===== Исходный текст =====

Дело пахло трибуналом. Адвокаты наотрез отказались участвовать в разбирательстве, что предвещало самые тяжкие последствия. Сразу ж и у мамы возникли неприятности на службе… И вдруг наш доктор Айболит поздним вечером постучал в окно.

В нашем семейном архиве семьдесят лет уже хранятся две казенные почтовые карточки с персональным напутствием узника своему четырехлетнему чаду. Написано же было, что называется, на вырост адресата. Скажу: наш Федор Ефимович по душевному складу был философ, частично лирик, хотя и не писавший стихов. Фиолетовыми чернилами, пером формата № 86 каллиграфично выведено:

«На память Колечке! Прежде, чем войти в сложный механизм самостоятельной жизни, надо, друг мой, изучить природу, общество, науку, литературу… Особенно последнее! Словесность надо любить, по силе возможности двигать… Она, и только она спасет человечество.

===== Исходные данные =====

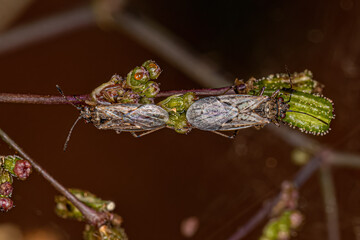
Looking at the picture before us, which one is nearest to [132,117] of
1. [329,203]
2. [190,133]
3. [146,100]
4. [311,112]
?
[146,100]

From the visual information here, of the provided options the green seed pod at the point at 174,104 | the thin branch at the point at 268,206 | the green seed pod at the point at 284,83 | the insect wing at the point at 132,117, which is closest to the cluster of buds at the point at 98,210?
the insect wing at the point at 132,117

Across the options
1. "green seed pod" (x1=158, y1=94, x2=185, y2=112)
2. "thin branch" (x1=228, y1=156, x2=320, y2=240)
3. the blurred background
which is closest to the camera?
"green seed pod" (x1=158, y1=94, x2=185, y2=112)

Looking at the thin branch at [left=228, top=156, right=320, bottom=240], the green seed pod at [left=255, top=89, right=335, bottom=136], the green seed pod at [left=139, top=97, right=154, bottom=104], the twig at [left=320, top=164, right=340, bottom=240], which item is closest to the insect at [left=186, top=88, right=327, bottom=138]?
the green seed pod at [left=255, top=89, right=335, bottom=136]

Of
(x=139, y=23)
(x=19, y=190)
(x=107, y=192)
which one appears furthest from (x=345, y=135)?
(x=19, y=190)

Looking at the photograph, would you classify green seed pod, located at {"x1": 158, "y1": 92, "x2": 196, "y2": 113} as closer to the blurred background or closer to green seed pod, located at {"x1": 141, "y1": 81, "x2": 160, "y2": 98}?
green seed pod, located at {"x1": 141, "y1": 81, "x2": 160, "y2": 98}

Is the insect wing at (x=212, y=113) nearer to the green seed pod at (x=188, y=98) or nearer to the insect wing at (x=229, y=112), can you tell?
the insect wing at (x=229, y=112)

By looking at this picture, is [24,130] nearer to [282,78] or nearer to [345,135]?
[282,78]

=====
===== Исходные данные =====

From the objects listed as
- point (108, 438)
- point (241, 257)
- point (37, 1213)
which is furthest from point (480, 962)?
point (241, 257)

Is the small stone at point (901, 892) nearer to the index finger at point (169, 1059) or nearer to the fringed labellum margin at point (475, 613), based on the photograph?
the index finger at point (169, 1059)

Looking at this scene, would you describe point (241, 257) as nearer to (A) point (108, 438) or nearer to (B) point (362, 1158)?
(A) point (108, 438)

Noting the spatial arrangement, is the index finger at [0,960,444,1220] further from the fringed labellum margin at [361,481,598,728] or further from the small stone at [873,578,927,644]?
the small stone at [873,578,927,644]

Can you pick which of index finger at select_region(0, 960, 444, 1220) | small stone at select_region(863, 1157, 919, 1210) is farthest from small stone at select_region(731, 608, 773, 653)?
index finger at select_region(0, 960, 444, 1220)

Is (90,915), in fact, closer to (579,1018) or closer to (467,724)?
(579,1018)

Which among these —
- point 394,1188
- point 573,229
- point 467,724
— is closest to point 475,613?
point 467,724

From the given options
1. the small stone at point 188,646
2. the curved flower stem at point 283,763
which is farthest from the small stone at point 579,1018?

=====
===== Исходные данные =====

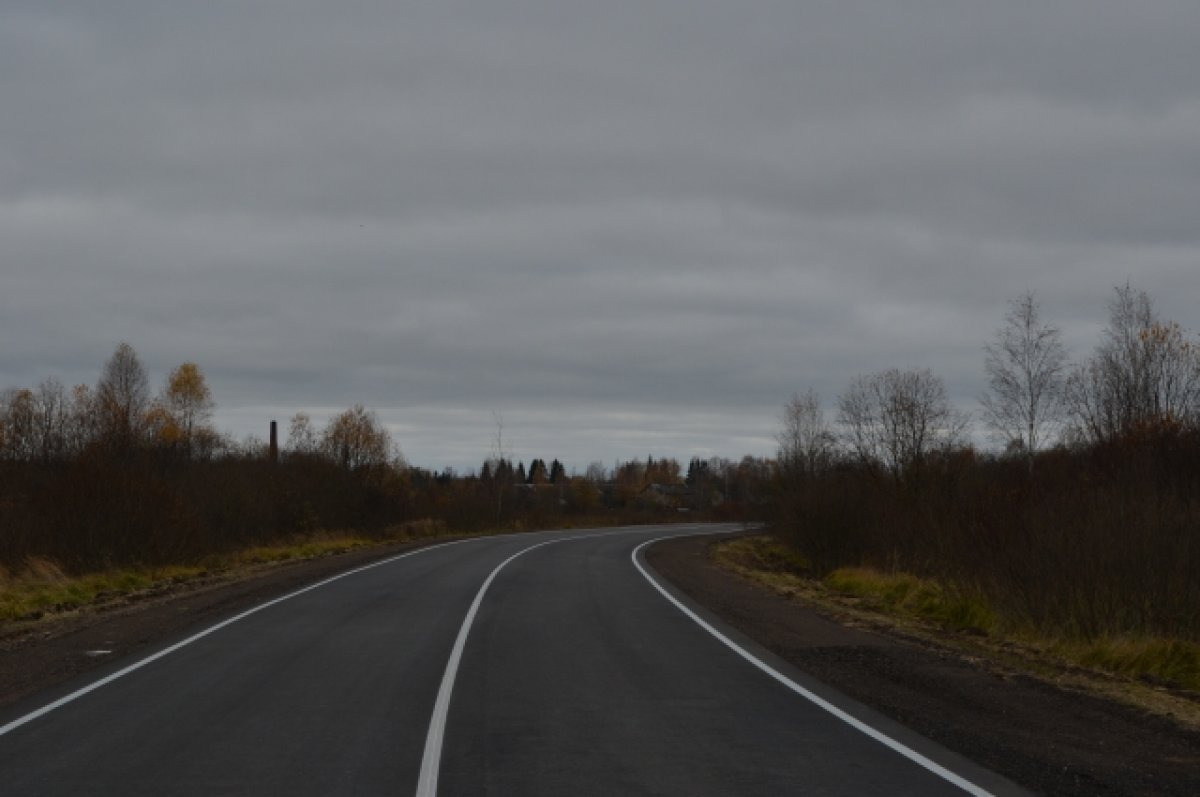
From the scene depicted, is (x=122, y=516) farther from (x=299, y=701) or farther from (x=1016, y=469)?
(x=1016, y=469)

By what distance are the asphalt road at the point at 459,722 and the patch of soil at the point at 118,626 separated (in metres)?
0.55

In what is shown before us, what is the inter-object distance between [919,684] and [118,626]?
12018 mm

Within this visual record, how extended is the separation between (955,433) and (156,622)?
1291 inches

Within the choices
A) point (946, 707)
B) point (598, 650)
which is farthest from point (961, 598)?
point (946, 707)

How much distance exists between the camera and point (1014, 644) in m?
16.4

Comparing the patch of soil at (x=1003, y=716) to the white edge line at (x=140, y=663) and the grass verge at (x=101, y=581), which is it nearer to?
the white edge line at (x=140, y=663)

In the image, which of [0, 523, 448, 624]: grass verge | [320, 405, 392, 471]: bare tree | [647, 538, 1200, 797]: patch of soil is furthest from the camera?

=====

*Задания*:
(a) Сколько лет две казенные почтовые карточки хранятся в семейном архиве согласно отрывку о Федоре Ефимовиче?
(b) Воспроизведите фрагмент отрывка о Федоре Ефимовиче между словами «В нашем семейном» и «она спасет человечество.» включительно.
(c) Продолжите отрывок о Федоре Ефимовиче, начав сразу после его последнего предложения.
Записи никак не связаны с отрывком о Федоре Ефимовиче.

*Ответы*:
(a) Карточки хранятся в семейном архиве уже семьдесят лет.

(b)
В нашем семейном архиве семьдесят лет уже хранятся две казенные почтовые карточки с персональным напутствием узника своему четырехлетнему чаду. Написано же было, что называется, на вырост адресата. Скажу: наш Федор Ефимович по душевному складу был философ, частично лирик, хотя и не писавший стихов. Фиолетовыми чернилами, пером формата № 86 каллиграфично выведено:

«На память Колечке! Прежде, чем войти в сложный механизм самостоятельной жизни, надо, друг мой, изучить природу, общество, науку, литературу… Особенно последнее! Словесность надо любить, по силе возможности двигать… Она, и только она спасет человечество.

(c)
Твой папа.

7/34 год».

Батя смолоду увлекался сочинениями Гегеля. Любимой книгой была «Феноменология духа». Из нее хуторской юнак черпал понятия, образы, манеру письма и даже речи. В частности, это сказалось и на стиле послания четырехлетнему чаду. Сгодилось же не только мне! Те фиолетовые строки читает и перечитывает уже третье поколение. Причем всяк толкует и расшифровывает то «камерное послание» по-своему.

Пользуясь случаем, всем-всем докладываю: суд над местечковым коновалом не состоялся. Выдвинутые обвинения не соответствовали действительности. На языке юристов это называется так: дело рассыпалось! В тот же вечер наша троица праздновала освобождение. Как сейчас помню, стол украшала узкогорлая бутылка белорусского вина «Спотыкач». В мой стакан с лимонадом тоже попало несколько капель.